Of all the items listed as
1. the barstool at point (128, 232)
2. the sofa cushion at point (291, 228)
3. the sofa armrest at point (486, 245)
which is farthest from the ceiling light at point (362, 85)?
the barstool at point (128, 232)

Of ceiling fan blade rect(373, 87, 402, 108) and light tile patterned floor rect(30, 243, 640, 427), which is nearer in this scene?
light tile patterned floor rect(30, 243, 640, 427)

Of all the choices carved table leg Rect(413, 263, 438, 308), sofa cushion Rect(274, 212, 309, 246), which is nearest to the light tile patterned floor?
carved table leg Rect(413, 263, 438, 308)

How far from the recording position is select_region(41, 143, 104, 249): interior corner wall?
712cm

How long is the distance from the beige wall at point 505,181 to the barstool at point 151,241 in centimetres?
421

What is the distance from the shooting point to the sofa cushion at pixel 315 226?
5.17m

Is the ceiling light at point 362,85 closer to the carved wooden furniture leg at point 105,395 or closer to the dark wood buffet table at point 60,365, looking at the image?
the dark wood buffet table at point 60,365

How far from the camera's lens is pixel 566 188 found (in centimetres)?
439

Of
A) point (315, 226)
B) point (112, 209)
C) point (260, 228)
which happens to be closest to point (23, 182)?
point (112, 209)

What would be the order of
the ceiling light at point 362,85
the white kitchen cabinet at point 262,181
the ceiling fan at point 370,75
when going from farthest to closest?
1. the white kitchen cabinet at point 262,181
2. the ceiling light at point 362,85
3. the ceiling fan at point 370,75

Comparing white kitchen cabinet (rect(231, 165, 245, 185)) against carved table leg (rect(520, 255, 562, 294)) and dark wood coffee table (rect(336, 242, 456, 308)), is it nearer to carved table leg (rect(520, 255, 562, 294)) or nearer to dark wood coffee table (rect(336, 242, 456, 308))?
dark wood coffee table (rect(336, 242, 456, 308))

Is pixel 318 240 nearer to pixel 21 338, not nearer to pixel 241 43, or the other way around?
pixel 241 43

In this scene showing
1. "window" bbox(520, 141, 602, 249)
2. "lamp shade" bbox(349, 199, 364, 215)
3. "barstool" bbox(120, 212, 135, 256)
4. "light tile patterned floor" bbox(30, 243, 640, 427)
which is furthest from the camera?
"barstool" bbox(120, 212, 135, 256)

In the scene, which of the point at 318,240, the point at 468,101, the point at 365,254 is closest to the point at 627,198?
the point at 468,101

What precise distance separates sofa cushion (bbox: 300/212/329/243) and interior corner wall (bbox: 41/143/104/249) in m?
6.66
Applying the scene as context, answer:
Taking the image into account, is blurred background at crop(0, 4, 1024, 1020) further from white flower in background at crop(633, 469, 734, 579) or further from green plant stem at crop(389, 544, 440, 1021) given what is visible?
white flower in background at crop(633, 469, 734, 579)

# Exercise aim
Copy out every line of the records above word for word, from the first to the last.

# Reply to the exercise
Of all the items listed as
1. the barstool at point (128, 232)
2. the sofa cushion at point (291, 228)
3. the sofa armrest at point (486, 245)
which is farthest from the ceiling light at point (362, 85)?
the barstool at point (128, 232)

Of ceiling fan blade rect(373, 87, 402, 108) and light tile patterned floor rect(30, 243, 640, 427), which is nearer in this scene?
light tile patterned floor rect(30, 243, 640, 427)

Of all the choices carved table leg Rect(413, 263, 438, 308), sofa cushion Rect(274, 212, 309, 246), which is nearest to the light tile patterned floor?
carved table leg Rect(413, 263, 438, 308)

How far from the recording position is select_region(41, 143, 104, 249): interior corner wall?
712cm

How long is the distance from the beige wall at point 505,181 to the barstool at point 151,241 in centimetres?
421

What is the distance from the shooting point to the sofa cushion at pixel 315 226?
5.17m

Is the ceiling light at point 362,85 closer to the carved wooden furniture leg at point 105,395 or closer to the dark wood buffet table at point 60,365, looking at the image?
the dark wood buffet table at point 60,365

How far from the camera's lens is pixel 566 188 found (in centimetres)?
439

Of
A) point (315, 226)
B) point (112, 209)
C) point (260, 228)
which happens to be closest to point (23, 182)?
point (112, 209)

What would be the order of
the ceiling light at point 362,85
the white kitchen cabinet at point 262,181
the ceiling fan at point 370,75
when going from farthest to closest?
1. the white kitchen cabinet at point 262,181
2. the ceiling light at point 362,85
3. the ceiling fan at point 370,75

Comparing white kitchen cabinet (rect(231, 165, 245, 185)) against carved table leg (rect(520, 255, 562, 294)) and dark wood coffee table (rect(336, 242, 456, 308)), is it nearer to carved table leg (rect(520, 255, 562, 294)) or nearer to dark wood coffee table (rect(336, 242, 456, 308))?
dark wood coffee table (rect(336, 242, 456, 308))

Is pixel 318 240 nearer to pixel 21 338, not nearer to pixel 241 43, or the other way around?
pixel 241 43

In this scene showing
1. "window" bbox(520, 141, 602, 249)
2. "lamp shade" bbox(349, 199, 364, 215)
3. "barstool" bbox(120, 212, 135, 256)
4. "light tile patterned floor" bbox(30, 243, 640, 427)
which is furthest from the camera?
"barstool" bbox(120, 212, 135, 256)

In the scene, which of the point at 318,240, the point at 468,101, the point at 365,254 is closest to the point at 627,198?
the point at 468,101

What precise distance separates sofa cushion (bbox: 300/212/329/243) and interior corner wall (bbox: 41/143/104/249) in m?
6.66
Applying the scene as context, answer:
Taking the image into account, is blurred background at crop(0, 4, 1024, 1020) further from white flower in background at crop(633, 469, 734, 579) or further from green plant stem at crop(389, 544, 440, 1021) given what is visible?
white flower in background at crop(633, 469, 734, 579)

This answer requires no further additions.